Since the protest movement against corruption and Putinism’s democracy deficit began in 2011, one of the favorite buzzwords of the Kremlin has become “the majority.” The majority of Russians, United Russia politicians repeat endlessly, back Putin; the majority of Russians are against Russian children being adopted by Americans; the majority of Russians are against homosexuality. This leaves a “minority” who can be defined as the enemy: gay activists, hipsters, Pussy Riot.
But these kids make for wan enemies, after the Mephistopheles Berezovsky almost too small to pick on. And there is something a priori weak in defining yourself as the majority versus a minority. When Putin was the president of “stability” he was above politics, a tsarlike figure who could unite the whole nation. Being the president of the majority means you’ve already lost part of the country, are already in a corner. Increasingly desperate, the Kremlin has started blaming the Americans for everything. But post–Cold War, this sounds hopelessly out of date. Enough Russians travel abroad to know the world is not one huge anti-Russian conspiracy.
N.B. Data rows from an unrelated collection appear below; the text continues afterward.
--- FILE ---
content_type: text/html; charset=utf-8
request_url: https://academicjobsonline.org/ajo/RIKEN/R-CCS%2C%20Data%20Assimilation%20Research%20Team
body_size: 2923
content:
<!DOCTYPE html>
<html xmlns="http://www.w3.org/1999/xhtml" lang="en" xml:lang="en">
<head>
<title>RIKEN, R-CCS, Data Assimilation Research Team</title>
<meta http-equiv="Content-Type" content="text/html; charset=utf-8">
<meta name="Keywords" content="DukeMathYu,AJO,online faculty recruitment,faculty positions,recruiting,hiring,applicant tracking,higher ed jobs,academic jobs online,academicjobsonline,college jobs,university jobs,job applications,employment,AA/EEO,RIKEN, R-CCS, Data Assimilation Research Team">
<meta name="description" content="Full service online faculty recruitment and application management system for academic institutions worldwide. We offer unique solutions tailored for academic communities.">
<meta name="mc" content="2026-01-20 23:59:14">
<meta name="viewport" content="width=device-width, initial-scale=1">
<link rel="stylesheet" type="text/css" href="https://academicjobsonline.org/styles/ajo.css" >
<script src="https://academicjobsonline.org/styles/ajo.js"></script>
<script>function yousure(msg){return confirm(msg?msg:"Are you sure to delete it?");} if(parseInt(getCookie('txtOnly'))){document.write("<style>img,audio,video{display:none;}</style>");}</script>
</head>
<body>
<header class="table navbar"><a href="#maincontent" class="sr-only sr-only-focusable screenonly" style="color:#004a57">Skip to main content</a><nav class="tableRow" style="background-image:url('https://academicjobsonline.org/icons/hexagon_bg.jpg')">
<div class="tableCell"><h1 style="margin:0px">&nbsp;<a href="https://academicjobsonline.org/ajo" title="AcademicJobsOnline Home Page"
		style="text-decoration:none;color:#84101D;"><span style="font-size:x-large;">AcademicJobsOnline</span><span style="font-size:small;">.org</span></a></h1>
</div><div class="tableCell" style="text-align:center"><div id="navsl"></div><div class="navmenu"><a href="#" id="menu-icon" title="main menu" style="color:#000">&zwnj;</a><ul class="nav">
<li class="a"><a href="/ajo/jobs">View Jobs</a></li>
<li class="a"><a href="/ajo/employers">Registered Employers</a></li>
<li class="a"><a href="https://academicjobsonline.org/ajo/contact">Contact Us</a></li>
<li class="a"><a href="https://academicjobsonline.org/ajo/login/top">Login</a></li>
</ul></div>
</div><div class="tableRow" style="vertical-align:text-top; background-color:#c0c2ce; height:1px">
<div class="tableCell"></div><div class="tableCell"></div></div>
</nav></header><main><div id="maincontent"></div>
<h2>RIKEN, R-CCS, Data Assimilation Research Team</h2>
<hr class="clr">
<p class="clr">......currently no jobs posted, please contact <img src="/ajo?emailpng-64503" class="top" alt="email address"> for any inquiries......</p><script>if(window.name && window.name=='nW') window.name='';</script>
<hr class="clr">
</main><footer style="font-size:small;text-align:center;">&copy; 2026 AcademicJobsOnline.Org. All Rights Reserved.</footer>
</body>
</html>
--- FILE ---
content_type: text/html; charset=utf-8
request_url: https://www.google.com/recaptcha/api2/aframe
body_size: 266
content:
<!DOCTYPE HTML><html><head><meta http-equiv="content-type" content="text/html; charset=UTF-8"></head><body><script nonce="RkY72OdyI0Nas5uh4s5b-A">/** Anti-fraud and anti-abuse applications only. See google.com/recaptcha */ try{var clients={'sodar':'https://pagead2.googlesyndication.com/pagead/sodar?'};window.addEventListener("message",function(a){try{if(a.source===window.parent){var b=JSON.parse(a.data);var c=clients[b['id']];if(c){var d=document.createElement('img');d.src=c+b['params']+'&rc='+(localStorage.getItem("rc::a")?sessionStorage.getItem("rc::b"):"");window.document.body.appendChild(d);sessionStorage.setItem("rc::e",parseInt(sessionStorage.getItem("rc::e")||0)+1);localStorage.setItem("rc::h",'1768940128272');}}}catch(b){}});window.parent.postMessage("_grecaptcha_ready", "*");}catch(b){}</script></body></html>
There is hope for the Kremlin. Bill Browder was the American investment banker who first aligned himself with Putin, making a fortune in Russia in the 1990s and early 2000s before falling out with the president and becoming a critic of his abroad. Since the death of Browder’s lawyer, Sergei Magnitsky, in a Russian jail, Browder has lobbied for Western governments to ban corrupt Russian officials from entering and holding assets in the West—the Achilles heel of the Putin system.
Now Browder is rapidly becoming the Kremlin’s new Berezovsky. As a financier associated with the 1990s and American based in London, Browder ticks a convenient amount of boxes for the Kremlin. Protest leader Alexey Navalny, a young pro-Putin activist told me the other day, is a “project” of Browder ((until recently he would probably have said Berezovsky). And there is something in the onomatopoeic similarity of Browder and Berezovsky’s names which make him a natural successor.
Thursday I attended a speech by the nationalist politician Vladimir Zhirinovsky in Moscow. Zhirinovsky kept on shouting a name starting with “B” as the evil genius undermining Russia. At first I though he was saying Berezovsky, but then I noticed the “B” in question was Browder.